▶
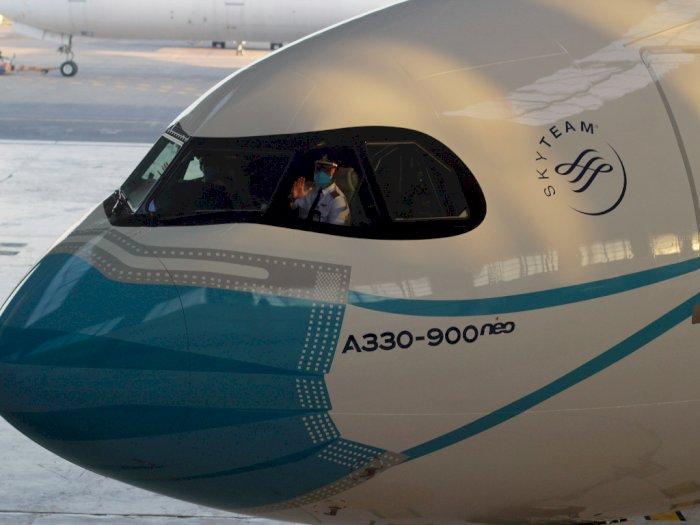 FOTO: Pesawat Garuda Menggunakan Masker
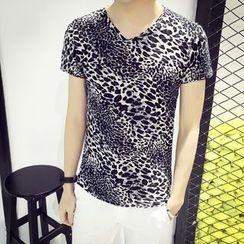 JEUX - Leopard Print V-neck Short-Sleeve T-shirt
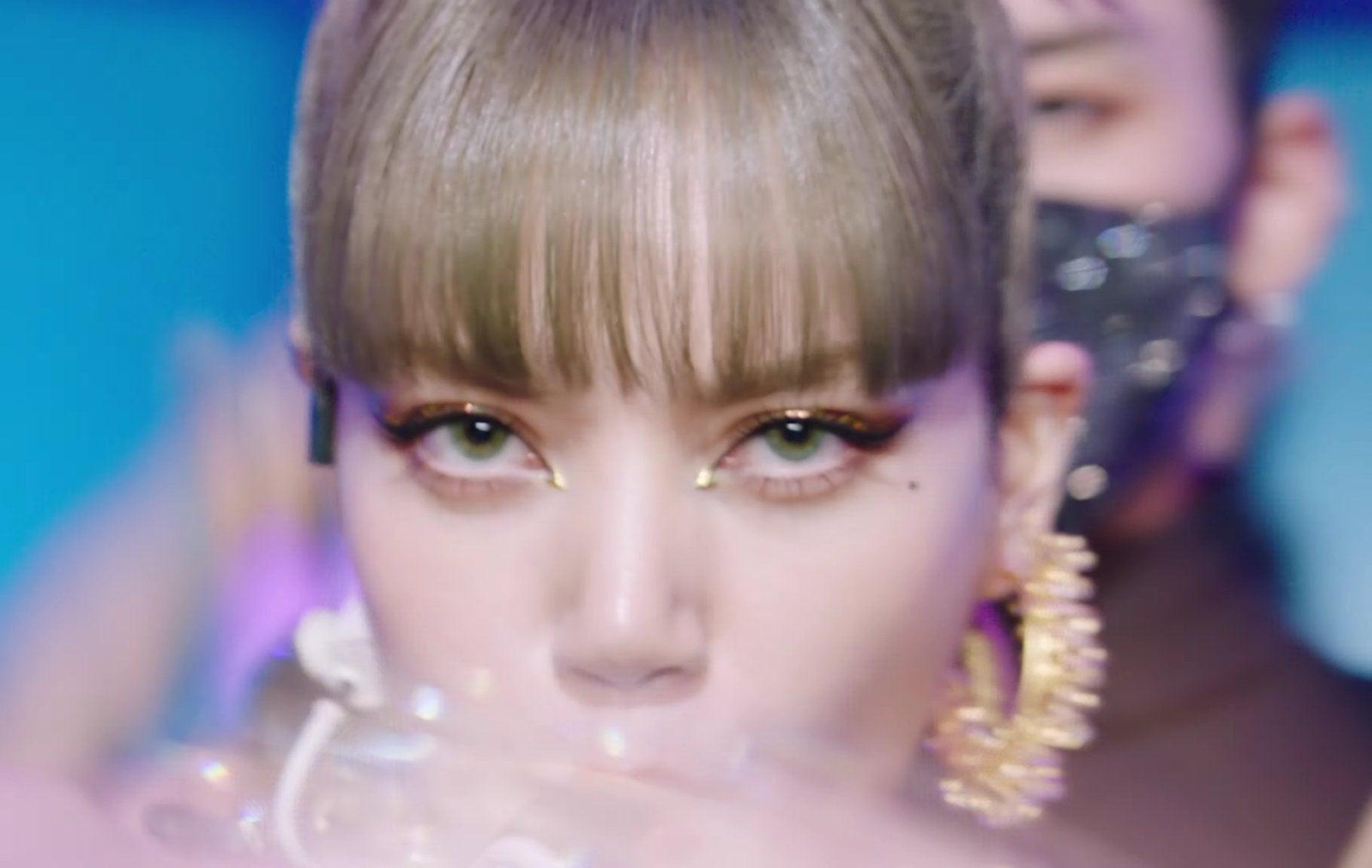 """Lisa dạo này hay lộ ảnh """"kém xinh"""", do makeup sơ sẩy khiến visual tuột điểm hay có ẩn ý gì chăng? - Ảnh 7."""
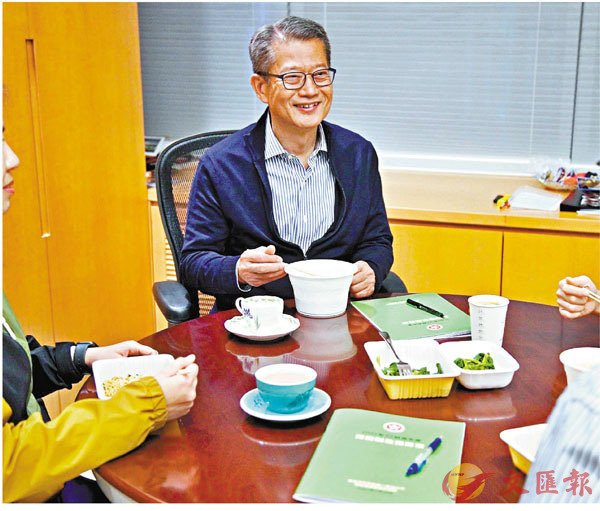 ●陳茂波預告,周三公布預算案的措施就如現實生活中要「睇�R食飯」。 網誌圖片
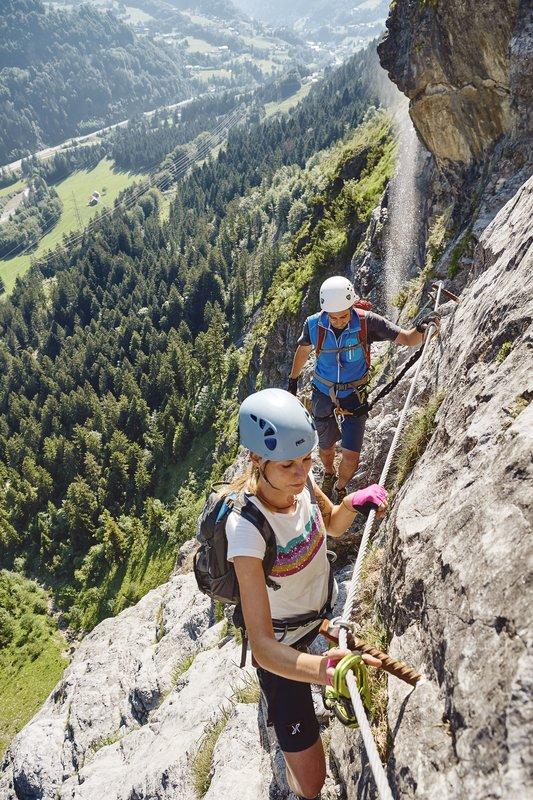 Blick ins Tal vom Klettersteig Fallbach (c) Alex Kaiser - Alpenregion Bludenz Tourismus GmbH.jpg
◀
- Work order:
Copy all records exactly; omit images.

- Exercise result:
 FOTO: Pesawat Garuda Menggunakan Masker
 JEUX - Leopard Print V-neck Short-Sleeve T-shirt
 """Lisa dạo này hay lộ ảnh """"kém xinh"""", do makeup sơ sẩy khiến visual tuột điểm hay có ẩn ý gì chăng? - Ảnh 7."""
 ●陳茂波預告,周三公布預算案的措施就如現實生活中要「睇�R食飯」。 網誌圖片
 Blick ins Tal vom Klettersteig Fallbach (c) Alex Kaiser - Alpenregion Bludenz Tourismus GmbH.jpg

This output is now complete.